What, an eye AND ear problem?

by Juan Ding, OD, PhD

A 70 year old Asian male complained of eye pain and redness in both eyes, in addition, left ear was swollen and mildly painful, and not hearing too well. He was found to have episcleritis (inflammation of a deeper layer in the white part of the eye) in both eyes and iritis (inflammation of the iris) in the left eye. Combination of these symptoms are suspicious of a condition called relapsing polychondritis (RP). This is an autoimmune disease that targets the cartilage tissue of the body, for example the ear, nose, and the trachea. Eye inflammation can also occur. Since it’s autoimmune in nature, the treatment would be anti-inflammatory, using for example corticosteroids and non-steroidal antiinflammatory drugs (NSAIDs). If necessary, some disease modifying agent such as methotrexate can also be used. He was started on naproxen 500 mg twice daily, as well as an NSAID and steroid eye drops, and his symptoms went away. So in the end he did not need to take methotrexate.

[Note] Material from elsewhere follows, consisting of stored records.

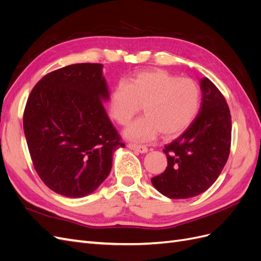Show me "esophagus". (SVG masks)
I'll use <instances>...</instances> for the list:
<instances>
[{"label":"esophagus","instance_id":"1","mask_svg":"<svg viewBox=\"0 0 261 261\" xmlns=\"http://www.w3.org/2000/svg\"><path fill=\"white\" fill-rule=\"evenodd\" d=\"M127 147L132 150H135V151H138L140 153H146L148 151V148L144 145H137V144H128Z\"/></svg>","mask_w":261,"mask_h":261}]
</instances>
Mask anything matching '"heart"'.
Returning a JSON list of instances; mask_svg holds the SVG:
<instances>
[{"mask_svg": "<svg viewBox=\"0 0 261 261\" xmlns=\"http://www.w3.org/2000/svg\"><path fill=\"white\" fill-rule=\"evenodd\" d=\"M141 107L146 115L127 126L126 137L147 141L160 132L165 138L176 137L199 112L200 88L191 78L150 69L135 74L126 84L116 85L110 94V115L120 125L127 124Z\"/></svg>", "mask_w": 261, "mask_h": 261, "instance_id": "1", "label": "heart"}]
</instances>
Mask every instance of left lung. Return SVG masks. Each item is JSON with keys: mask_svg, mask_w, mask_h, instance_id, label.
Instances as JSON below:
<instances>
[{"mask_svg": "<svg viewBox=\"0 0 261 261\" xmlns=\"http://www.w3.org/2000/svg\"><path fill=\"white\" fill-rule=\"evenodd\" d=\"M199 114L179 137L165 145L168 167L151 178L152 185L172 199L203 193L222 172L231 149L230 109L221 91L207 77L200 81Z\"/></svg>", "mask_w": 261, "mask_h": 261, "instance_id": "left-lung-1", "label": "left lung"}]
</instances>
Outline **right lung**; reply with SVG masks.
<instances>
[{
  "label": "right lung",
  "mask_w": 261,
  "mask_h": 261,
  "mask_svg": "<svg viewBox=\"0 0 261 261\" xmlns=\"http://www.w3.org/2000/svg\"><path fill=\"white\" fill-rule=\"evenodd\" d=\"M108 98L98 63L53 70L31 90L23 132L35 170L51 191L80 198L108 177L113 152L125 147L102 103Z\"/></svg>",
  "instance_id": "right-lung-1"
}]
</instances>
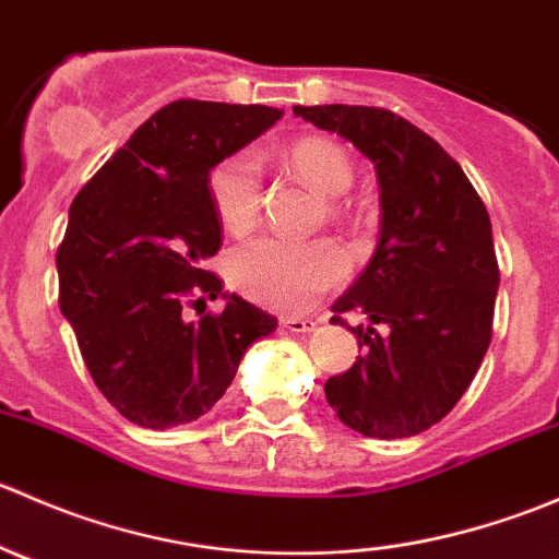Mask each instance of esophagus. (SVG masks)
<instances>
[{"instance_id":"34e87169","label":"esophagus","mask_w":559,"mask_h":559,"mask_svg":"<svg viewBox=\"0 0 559 559\" xmlns=\"http://www.w3.org/2000/svg\"><path fill=\"white\" fill-rule=\"evenodd\" d=\"M281 326H286L289 332H311L316 321L300 319V316H284V319H281Z\"/></svg>"}]
</instances>
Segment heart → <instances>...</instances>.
<instances>
[{"label": "heart", "instance_id": "b5f03b06", "mask_svg": "<svg viewBox=\"0 0 559 559\" xmlns=\"http://www.w3.org/2000/svg\"><path fill=\"white\" fill-rule=\"evenodd\" d=\"M284 162L321 197H341L352 186L354 167L346 151L326 138H302L286 148ZM213 207L233 233H243L259 216L262 180L253 156L235 154L207 178ZM346 253L335 243H289L259 238L229 259V278L262 306L302 308L346 275Z\"/></svg>", "mask_w": 559, "mask_h": 559}]
</instances>
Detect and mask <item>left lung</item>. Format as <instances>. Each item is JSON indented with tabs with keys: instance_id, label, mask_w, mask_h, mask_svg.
I'll return each mask as SVG.
<instances>
[{
	"instance_id": "1",
	"label": "left lung",
	"mask_w": 559,
	"mask_h": 559,
	"mask_svg": "<svg viewBox=\"0 0 559 559\" xmlns=\"http://www.w3.org/2000/svg\"><path fill=\"white\" fill-rule=\"evenodd\" d=\"M292 110L348 140L379 178V246L332 302V324H343L346 311H362L370 324L348 326L362 354L326 381V403L368 438L419 436L454 408L492 341L500 270L489 213L452 156L397 112L362 105Z\"/></svg>"
}]
</instances>
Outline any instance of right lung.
I'll list each match as a JSON object with an SVG mask.
<instances>
[{
    "instance_id": "add662e5",
    "label": "right lung",
    "mask_w": 559,
    "mask_h": 559,
    "mask_svg": "<svg viewBox=\"0 0 559 559\" xmlns=\"http://www.w3.org/2000/svg\"><path fill=\"white\" fill-rule=\"evenodd\" d=\"M284 110L178 99L156 110L70 205L59 306L107 403L148 430L189 425L224 397L240 357L278 321L222 289L207 178ZM222 296L225 311L189 320ZM200 311V312H201Z\"/></svg>"
}]
</instances>
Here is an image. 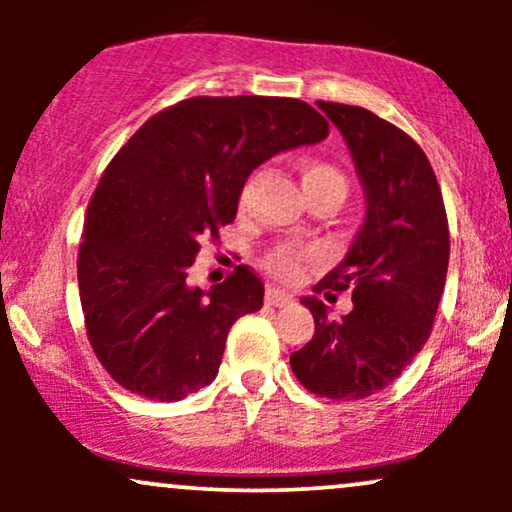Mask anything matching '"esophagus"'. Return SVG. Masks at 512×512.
<instances>
[{
	"label": "esophagus",
	"mask_w": 512,
	"mask_h": 512,
	"mask_svg": "<svg viewBox=\"0 0 512 512\" xmlns=\"http://www.w3.org/2000/svg\"><path fill=\"white\" fill-rule=\"evenodd\" d=\"M267 305H274V308H284V305L291 303L289 293L279 291V289H267V296H264Z\"/></svg>",
	"instance_id": "34e87169"
}]
</instances>
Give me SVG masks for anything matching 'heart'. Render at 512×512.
I'll return each instance as SVG.
<instances>
[{"mask_svg":"<svg viewBox=\"0 0 512 512\" xmlns=\"http://www.w3.org/2000/svg\"><path fill=\"white\" fill-rule=\"evenodd\" d=\"M298 173H301V185L305 197H317V195H337L346 197V190H349V182H346V175L332 163L320 161V158L305 156L298 161ZM250 187H245V195H248ZM243 195V197H245ZM315 260V255L310 250L293 248V245H279L267 255V269L272 272L276 279L281 281H296L303 272V264Z\"/></svg>","mask_w":512,"mask_h":512,"instance_id":"heart-1","label":"heart"}]
</instances>
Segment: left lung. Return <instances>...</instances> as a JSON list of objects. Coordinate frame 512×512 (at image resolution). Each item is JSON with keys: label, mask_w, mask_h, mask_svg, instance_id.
<instances>
[{"label": "left lung", "mask_w": 512, "mask_h": 512, "mask_svg": "<svg viewBox=\"0 0 512 512\" xmlns=\"http://www.w3.org/2000/svg\"><path fill=\"white\" fill-rule=\"evenodd\" d=\"M320 110L342 132L366 192V219L349 252L315 293L337 301L351 291V313L330 317L303 298L315 334L291 354L305 390L330 399H363L385 390L424 349L450 260L443 195L421 146L402 129L358 105Z\"/></svg>", "instance_id": "obj_1"}]
</instances>
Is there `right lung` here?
I'll return each mask as SVG.
<instances>
[{"label":"right lung","instance_id":"right-lung-1","mask_svg":"<svg viewBox=\"0 0 512 512\" xmlns=\"http://www.w3.org/2000/svg\"><path fill=\"white\" fill-rule=\"evenodd\" d=\"M327 120L298 98L197 96L161 110L117 151L81 233L79 296L93 354L125 390L178 402L216 378L228 330L262 308L250 267L187 284L204 240L236 219L245 180Z\"/></svg>","mask_w":512,"mask_h":512}]
</instances>
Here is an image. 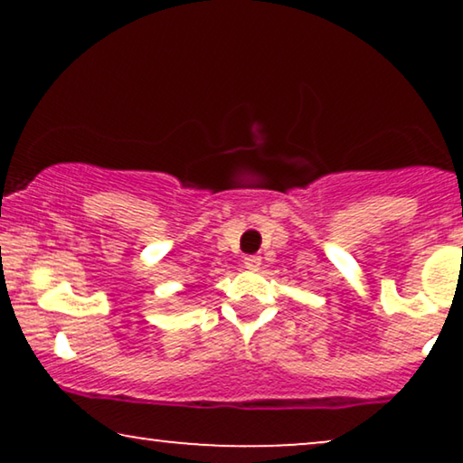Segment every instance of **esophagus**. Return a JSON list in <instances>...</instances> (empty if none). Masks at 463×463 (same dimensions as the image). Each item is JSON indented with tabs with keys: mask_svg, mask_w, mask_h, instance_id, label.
<instances>
[{
	"mask_svg": "<svg viewBox=\"0 0 463 463\" xmlns=\"http://www.w3.org/2000/svg\"><path fill=\"white\" fill-rule=\"evenodd\" d=\"M244 265H246V269H259V265H261V257L259 255L244 257Z\"/></svg>",
	"mask_w": 463,
	"mask_h": 463,
	"instance_id": "1",
	"label": "esophagus"
}]
</instances>
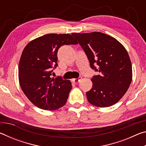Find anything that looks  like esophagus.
<instances>
[{
  "mask_svg": "<svg viewBox=\"0 0 146 146\" xmlns=\"http://www.w3.org/2000/svg\"><path fill=\"white\" fill-rule=\"evenodd\" d=\"M81 79H82V77H79L78 78H73L72 80H71V81H72V82H73V83L77 84L80 82V80H81Z\"/></svg>",
  "mask_w": 146,
  "mask_h": 146,
  "instance_id": "1",
  "label": "esophagus"
}]
</instances>
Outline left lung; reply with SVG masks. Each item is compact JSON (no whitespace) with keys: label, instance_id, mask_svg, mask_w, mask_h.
Here are the masks:
<instances>
[{"label":"left lung","instance_id":"left-lung-1","mask_svg":"<svg viewBox=\"0 0 146 146\" xmlns=\"http://www.w3.org/2000/svg\"><path fill=\"white\" fill-rule=\"evenodd\" d=\"M72 35L85 51L91 68L100 73L91 78L92 88L86 93L88 102L100 108L115 104L132 81V65L127 50L117 39L101 32Z\"/></svg>","mask_w":146,"mask_h":146}]
</instances>
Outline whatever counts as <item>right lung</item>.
I'll use <instances>...</instances> for the list:
<instances>
[{
  "instance_id": "1",
  "label": "right lung",
  "mask_w": 146,
  "mask_h": 146,
  "mask_svg": "<svg viewBox=\"0 0 146 146\" xmlns=\"http://www.w3.org/2000/svg\"><path fill=\"white\" fill-rule=\"evenodd\" d=\"M70 34H46L31 40L22 53L19 81L30 102L44 110H56L66 104L72 88L69 80L51 78L57 66V52L63 45L77 44Z\"/></svg>"
}]
</instances>
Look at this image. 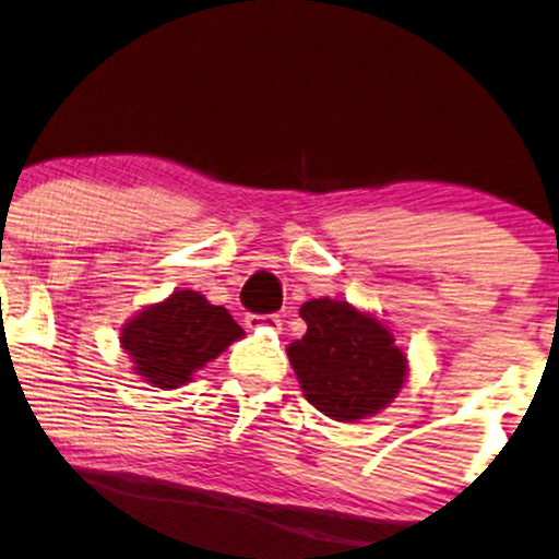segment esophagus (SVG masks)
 Returning a JSON list of instances; mask_svg holds the SVG:
<instances>
[{"instance_id": "1", "label": "esophagus", "mask_w": 559, "mask_h": 559, "mask_svg": "<svg viewBox=\"0 0 559 559\" xmlns=\"http://www.w3.org/2000/svg\"><path fill=\"white\" fill-rule=\"evenodd\" d=\"M246 326H248V329H259V326L277 329V326H280V316H277V313H269V316H259V313H246Z\"/></svg>"}]
</instances>
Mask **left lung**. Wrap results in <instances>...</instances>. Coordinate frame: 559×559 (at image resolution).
<instances>
[{
    "label": "left lung",
    "instance_id": "8db88e82",
    "mask_svg": "<svg viewBox=\"0 0 559 559\" xmlns=\"http://www.w3.org/2000/svg\"><path fill=\"white\" fill-rule=\"evenodd\" d=\"M300 319L308 332L287 355L316 409L353 423L376 415L399 394L406 360L383 323L329 298L302 302Z\"/></svg>",
    "mask_w": 559,
    "mask_h": 559
}]
</instances>
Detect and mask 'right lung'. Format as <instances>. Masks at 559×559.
<instances>
[{"mask_svg": "<svg viewBox=\"0 0 559 559\" xmlns=\"http://www.w3.org/2000/svg\"><path fill=\"white\" fill-rule=\"evenodd\" d=\"M240 336L243 329L223 306L194 290H176L129 321L121 344L144 381L178 389Z\"/></svg>", "mask_w": 559, "mask_h": 559, "instance_id": "add662e5", "label": "right lung"}]
</instances>
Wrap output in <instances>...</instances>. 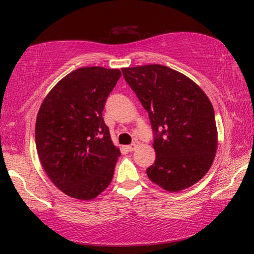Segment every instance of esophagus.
I'll return each mask as SVG.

He also had a hx of latent tuberculosis (TB). latent TB means a person has been infected with tuberculosis in the past, but does not show any active sign of disease, such as coughing, fever and night sweats. However, latent TB can cause inflammation in any part of the eye, including the episclera and the iris. So in this case, he is also seeing an infectious disease specialist. Since his eye and ear symptoms resolved on NSAIDs and steroids, it was thought that TB was not the cause, but he was treated with isoniazid for 9 months for latent TB without incidence.

Lastly, although RP frequently causes ears to be red and swollen, it does not typically cause hearing loss. His hearing loss was considered to be another cause. He was treated for 1 month after onset of hearing loss (and ear pain) for a viral etiology with valtrex and prednisone, but did not recover hearing.

So the moral of this case is, if they have inflammation of both eyes and ears, don’t just treat the eye, and think a common underlying etiology.

5 years later, patient came back to see me, his eyes are quiet, as his ears. He does report occasional eye sensation reminiscent of past iritis, but always responds well to the prednisolone drops that he’s instructed to use as needed which he used a few times a month. He is currently not taking any medications for RP and doing well. I asked him to come back in 3 months to check eye pressure and check eye inflammation, and that if a flare up happens come right back. Hopefully the relapsing nature of this disease will not recur.